* Excerpt:
=======

The largest oil producers in the world gathered this week to make a crucial decision over how much oil they will add to the market starting in September.
It comes shortly after US President Joe Biden visited Saudi Arabia in an effort to personally persuade the nation to pump additional barrels in order to assist in lowering skyrocketing costs.
Since February, crude has routinely traded at more than USD 100 per barrel, increasing the cost of living in many countries.
Importance of this meeting
The 13 core members of the Organization of Petroleum Exporting Countries (OPEC) will take a call on whether to increase oil supplies, according to the White House.
OPEC was established in 1960 as a cartel with the intention of controlling the price and supply of oil globally.
President Joe Biden stated that he anticipates supply to rise after meeting with Saudi Crown Prince Mohammed Bin Salman, the cartel’s largest producer.
Officials from Saudi Arabia have emphasized that any decision to raise supplies would be made after consulting OPEC+.

=======

* Data under study:
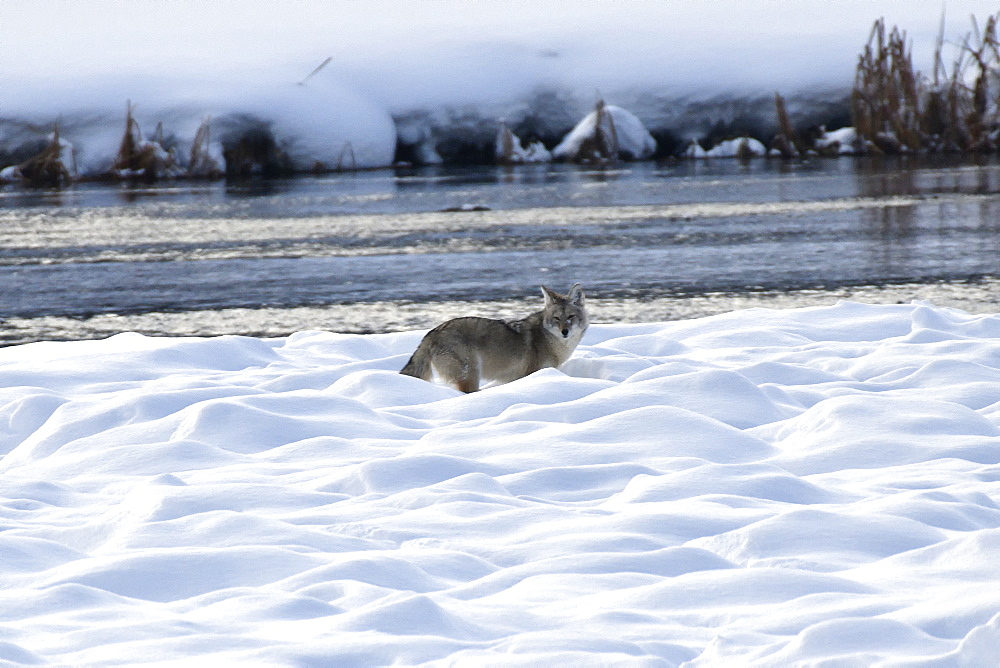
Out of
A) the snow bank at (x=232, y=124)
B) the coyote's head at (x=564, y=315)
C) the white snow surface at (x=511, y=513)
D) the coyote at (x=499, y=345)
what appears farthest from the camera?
the snow bank at (x=232, y=124)

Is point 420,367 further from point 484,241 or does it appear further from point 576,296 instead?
point 484,241

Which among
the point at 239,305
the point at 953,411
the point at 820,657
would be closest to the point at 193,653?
the point at 820,657

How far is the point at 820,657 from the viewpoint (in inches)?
127

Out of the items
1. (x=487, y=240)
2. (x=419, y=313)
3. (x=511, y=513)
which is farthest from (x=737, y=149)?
(x=511, y=513)

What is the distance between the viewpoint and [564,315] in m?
7.10

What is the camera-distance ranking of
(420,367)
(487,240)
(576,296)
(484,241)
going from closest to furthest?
1. (420,367)
2. (576,296)
3. (484,241)
4. (487,240)

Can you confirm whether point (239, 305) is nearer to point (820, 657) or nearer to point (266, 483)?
point (266, 483)

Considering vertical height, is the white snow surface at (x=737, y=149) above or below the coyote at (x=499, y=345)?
above

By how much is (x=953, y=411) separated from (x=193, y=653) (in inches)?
155

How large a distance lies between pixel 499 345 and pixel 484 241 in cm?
1086

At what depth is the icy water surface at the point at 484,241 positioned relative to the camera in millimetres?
12500

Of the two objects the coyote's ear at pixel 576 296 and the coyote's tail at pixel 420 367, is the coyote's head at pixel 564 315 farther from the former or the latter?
the coyote's tail at pixel 420 367

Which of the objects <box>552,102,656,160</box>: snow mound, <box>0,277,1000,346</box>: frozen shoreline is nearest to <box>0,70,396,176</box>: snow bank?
<box>552,102,656,160</box>: snow mound

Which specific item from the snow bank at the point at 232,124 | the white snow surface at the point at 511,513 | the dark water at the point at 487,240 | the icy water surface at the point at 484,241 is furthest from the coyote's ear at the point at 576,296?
the snow bank at the point at 232,124
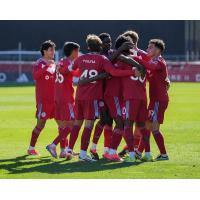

=======

* Required action 1: List every number that the article on the OPEC oil meeting writes in digits.
* Required action 2: Pick up the article on the OPEC oil meeting right after its final sentence and continue it.

* Written reply 1: 100, 13, 1960

* Written reply 2:
Russia is a member of OPEC+, a larger group of 23 oil-exporting nations that meets monthly in Vienna to decide how much crude oil to sell on the international market.
How will the oil prices go down?
OPEC+ started a series of cuts back in April 2020 that persisted as demand decreased throughout the coronavirus pandemic. It has been gradually rebuilding this depleted supply since 2021.
OPEC+ decided to slightly increase its production of barrels for the month of August at their most recent meeting.
However, it might not be so simple to just turn the faucets on full. On paper, several cartel members, including Angola, Nigeria, and Malaysia, are already having trouble achieving their current monthly supply targets.
Due to western sanctions, Russian shipments have also decreased concurrently. Meanwhile, Moscow has increased its supplies to clients in Asia, including China and India.
The only two big participants with some extra capacity are the lynchpin Saudi Arabia and its neighbor, the United Arab Emirates.
However, Saudi Arabia’s production goal for August is 11 million barrels per day, which energy analysts believe is already at an extremely high level and leaves little possibility for further rises.
Uncertainty over the demand for energy in the upcoming months, though, might have more of an impact on the couple’s choice.
The conflict in Ukraine, rising interest rates, and the impending recession in many western nations might all significantly reduce demand.
According to experts, these elements can make the group cautious and reticent to significantly raise their performance.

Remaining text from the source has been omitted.